Não há mal que sempre dure…Nem fome que
não dê em fartura!*
Estas “sentenças populares” com que convivi desde
os meus tempos de menino, em Arronches e em contacto directo com os homens do
campo, vieram-me agora à lembrança ao tomar conhecimento da decisão tomada pelo
nosso município de iniciar um processo de classificação de algumas dezenas de
edifícios do concelho como Monumentos de interesse Municipal.
Decisão acertada, que só peca por tardia.
Na verdade alguns dos edifícios agora incluídos na
lista divulgada já estavam propostos para classificação no PDM de 2011 e outros
já se encontram em acelerado processo de degradação e, por isso, a necessitarem
de intervenção urgente. São os casos do antigo Mosteiro de S. Mamede e da
Capela de S. Pedro, ambos em ruínas. Decisão igualmente tardia para o Bairro da
Vilanova, o Clube de Ténis e o antigo Sanatório, também eles a precisarem de
cuidados urgentes.
Apesar de a lista ser extensa e incluir alguns de
duvidosa “qualidade” outros continuam a ficar de fora apesar de
reconhecidamente deverem estar incluídos. Recordo-vos só a título de exemplo o
edifício sede da Cooperativa Operária e a antiga sede da Sociedade União
Operária, propriedade do município e que este deixou degradar e que vai agora
ser ocupado por um “semillero de empresas” mais um, numa cidade que apesar dos
viveiros (muitos) teima em não ter actividade empresarial significante.
O primeiro, o edifício sede da Cooperativa
Operária, inaugurado em 1905, sete anos depois da fundação da Cooperativa, foi
ao longo de décadas suporte de todo o movimento associativo e operário. O
segundo, o edifício inaugurado também em 1905, para sede da Sociedade União
Operária – a primeira Associação não mutualista fundada em Portalegre.

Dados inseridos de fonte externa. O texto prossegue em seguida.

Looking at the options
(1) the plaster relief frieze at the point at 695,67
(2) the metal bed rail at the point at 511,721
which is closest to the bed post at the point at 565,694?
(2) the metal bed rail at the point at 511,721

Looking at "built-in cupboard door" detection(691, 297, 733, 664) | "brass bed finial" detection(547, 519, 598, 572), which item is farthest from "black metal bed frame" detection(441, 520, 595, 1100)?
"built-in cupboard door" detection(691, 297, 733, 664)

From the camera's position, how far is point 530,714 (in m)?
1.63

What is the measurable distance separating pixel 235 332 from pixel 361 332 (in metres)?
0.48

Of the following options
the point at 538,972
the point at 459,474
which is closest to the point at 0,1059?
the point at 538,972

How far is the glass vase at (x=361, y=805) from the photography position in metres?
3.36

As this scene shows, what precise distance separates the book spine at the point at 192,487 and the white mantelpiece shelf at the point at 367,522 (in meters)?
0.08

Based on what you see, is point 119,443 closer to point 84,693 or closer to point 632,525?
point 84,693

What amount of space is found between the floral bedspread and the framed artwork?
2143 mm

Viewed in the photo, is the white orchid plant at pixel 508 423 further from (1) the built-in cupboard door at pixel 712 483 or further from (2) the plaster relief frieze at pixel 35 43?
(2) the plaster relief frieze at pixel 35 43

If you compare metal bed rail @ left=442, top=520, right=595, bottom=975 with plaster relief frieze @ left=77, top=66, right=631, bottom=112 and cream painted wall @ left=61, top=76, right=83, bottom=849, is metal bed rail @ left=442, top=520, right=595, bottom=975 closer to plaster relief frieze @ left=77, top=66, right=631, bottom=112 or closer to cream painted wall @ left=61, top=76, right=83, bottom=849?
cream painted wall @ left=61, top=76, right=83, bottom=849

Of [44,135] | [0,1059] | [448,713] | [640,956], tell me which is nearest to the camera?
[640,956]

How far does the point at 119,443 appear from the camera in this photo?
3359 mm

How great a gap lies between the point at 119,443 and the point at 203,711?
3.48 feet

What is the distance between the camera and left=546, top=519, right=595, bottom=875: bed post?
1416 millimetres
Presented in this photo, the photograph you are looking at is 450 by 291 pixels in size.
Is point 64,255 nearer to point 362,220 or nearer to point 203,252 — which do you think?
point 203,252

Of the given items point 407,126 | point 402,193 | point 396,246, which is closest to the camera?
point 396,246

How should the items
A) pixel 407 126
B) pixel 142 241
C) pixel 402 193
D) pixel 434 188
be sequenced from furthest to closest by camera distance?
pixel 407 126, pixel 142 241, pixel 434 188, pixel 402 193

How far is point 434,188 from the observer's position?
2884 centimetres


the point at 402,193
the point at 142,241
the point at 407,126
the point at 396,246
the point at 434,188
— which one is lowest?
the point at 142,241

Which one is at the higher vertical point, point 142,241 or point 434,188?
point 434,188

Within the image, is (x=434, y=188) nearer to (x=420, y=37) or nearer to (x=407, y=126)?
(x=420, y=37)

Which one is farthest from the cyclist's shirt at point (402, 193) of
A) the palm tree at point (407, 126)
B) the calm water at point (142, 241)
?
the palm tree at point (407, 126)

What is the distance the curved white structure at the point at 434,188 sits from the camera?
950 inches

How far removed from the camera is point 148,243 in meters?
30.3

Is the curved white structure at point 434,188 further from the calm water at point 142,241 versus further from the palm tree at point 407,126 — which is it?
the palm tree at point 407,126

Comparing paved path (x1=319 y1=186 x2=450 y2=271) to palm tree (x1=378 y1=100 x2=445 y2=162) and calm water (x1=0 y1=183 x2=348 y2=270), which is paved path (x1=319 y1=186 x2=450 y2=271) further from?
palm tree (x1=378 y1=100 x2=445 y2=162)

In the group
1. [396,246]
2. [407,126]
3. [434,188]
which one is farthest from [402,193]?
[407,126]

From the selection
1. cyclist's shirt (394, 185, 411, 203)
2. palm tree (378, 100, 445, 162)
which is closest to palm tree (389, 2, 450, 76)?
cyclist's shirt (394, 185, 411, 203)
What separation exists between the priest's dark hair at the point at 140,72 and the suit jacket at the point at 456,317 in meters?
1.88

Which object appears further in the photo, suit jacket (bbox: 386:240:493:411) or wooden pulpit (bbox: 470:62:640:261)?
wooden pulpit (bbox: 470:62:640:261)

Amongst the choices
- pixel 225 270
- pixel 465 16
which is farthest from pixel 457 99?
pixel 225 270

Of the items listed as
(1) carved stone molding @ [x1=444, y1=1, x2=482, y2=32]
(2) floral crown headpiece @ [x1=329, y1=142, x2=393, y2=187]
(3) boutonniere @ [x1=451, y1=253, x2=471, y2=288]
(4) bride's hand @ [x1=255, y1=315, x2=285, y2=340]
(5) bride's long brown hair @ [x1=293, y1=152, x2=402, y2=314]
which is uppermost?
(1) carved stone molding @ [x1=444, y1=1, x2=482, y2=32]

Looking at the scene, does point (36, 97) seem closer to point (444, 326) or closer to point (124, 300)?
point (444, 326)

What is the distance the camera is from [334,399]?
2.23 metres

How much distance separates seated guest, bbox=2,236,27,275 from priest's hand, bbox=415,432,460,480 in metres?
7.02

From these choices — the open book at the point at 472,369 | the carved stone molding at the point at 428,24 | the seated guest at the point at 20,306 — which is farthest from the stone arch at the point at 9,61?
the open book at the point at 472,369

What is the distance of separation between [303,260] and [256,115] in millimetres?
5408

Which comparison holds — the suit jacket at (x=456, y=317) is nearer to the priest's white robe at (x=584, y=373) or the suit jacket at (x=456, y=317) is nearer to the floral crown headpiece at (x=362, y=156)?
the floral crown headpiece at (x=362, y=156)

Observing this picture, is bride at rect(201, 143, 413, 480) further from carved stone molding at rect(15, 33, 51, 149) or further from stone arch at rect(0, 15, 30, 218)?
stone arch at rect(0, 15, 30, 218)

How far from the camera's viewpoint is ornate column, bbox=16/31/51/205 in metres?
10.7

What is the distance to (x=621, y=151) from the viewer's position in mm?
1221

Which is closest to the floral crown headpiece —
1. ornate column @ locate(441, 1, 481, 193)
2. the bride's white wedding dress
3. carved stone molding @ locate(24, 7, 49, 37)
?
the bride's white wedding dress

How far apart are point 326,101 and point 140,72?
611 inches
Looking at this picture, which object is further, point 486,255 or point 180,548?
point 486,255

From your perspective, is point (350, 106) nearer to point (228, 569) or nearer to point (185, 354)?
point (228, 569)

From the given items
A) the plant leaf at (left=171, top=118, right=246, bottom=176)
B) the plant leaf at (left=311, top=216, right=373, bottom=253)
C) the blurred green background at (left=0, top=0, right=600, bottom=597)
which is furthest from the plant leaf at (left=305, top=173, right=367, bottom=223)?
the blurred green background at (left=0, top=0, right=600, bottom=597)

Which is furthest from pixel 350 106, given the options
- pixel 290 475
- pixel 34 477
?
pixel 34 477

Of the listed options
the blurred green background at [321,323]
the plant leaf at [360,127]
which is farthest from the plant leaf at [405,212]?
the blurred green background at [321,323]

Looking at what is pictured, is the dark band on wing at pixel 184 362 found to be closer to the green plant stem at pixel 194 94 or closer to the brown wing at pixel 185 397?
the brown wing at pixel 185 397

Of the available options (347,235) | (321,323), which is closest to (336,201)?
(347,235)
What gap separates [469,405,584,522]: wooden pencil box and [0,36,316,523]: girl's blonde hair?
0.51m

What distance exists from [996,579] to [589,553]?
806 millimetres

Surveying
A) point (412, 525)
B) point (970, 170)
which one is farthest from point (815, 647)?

Todavia esta decisão do Executivo Municipal que
mereceu a unanimidade dos seus membros e o aplauso generalizado da população,
em particular dos que se interessam pelas questões do património e da nossa
cultura, é apenas uma etapa, a primeira dum processo que por si só não garante
que o nosso património seja salvo da degradação.
É um caminho que a ser percorrido com a lentidão
habitual pode não chegar em tempo útil ou transformar-se em desculpa para não
serem efectuadas as intervenções de conservação e recuperação que a sua
importância e os portalegrenses merecem.
Para
muitos dos que estão em situação mais estável importa que a classificação não
fique só pelas paredes e inclua o recheio e a função. São os casos do Café
Alentejano e do Crisfal onde ao edificado deve juntar-se quer o seu recheio quer
a sua função.
O
Alentejano é muito mais que o edifício onde está instalado. Os painéis com as
ceifeiras, o mobiliário usado e o vermelho forte na sala de entrada. O
revestimento negro dos painéis de madeira no salão dos bilhares e a sua função
social e cultural fazem dele, como muito bem o definiu o Professor Martinó,
“não apenas um café mas um museu. O Alentejano é um museu vivo, que recupera
memórias de gentes e de acontecimentos”.
O
mesmo se pode afirmar do Crisfal. Este edifício ilustrativo da arquitectura do
salazarismo, foi inaugurado em 1956. Único cine-teatro na cidade está
intimamente ligado a várias gerações de portalegrenses.
Tendo
em conta o anunciado pela Câmara Municipal de que o objectivo da actual decisão
é a protecção e valorização dos imóveis agora seleccionados ficamos a “torcer”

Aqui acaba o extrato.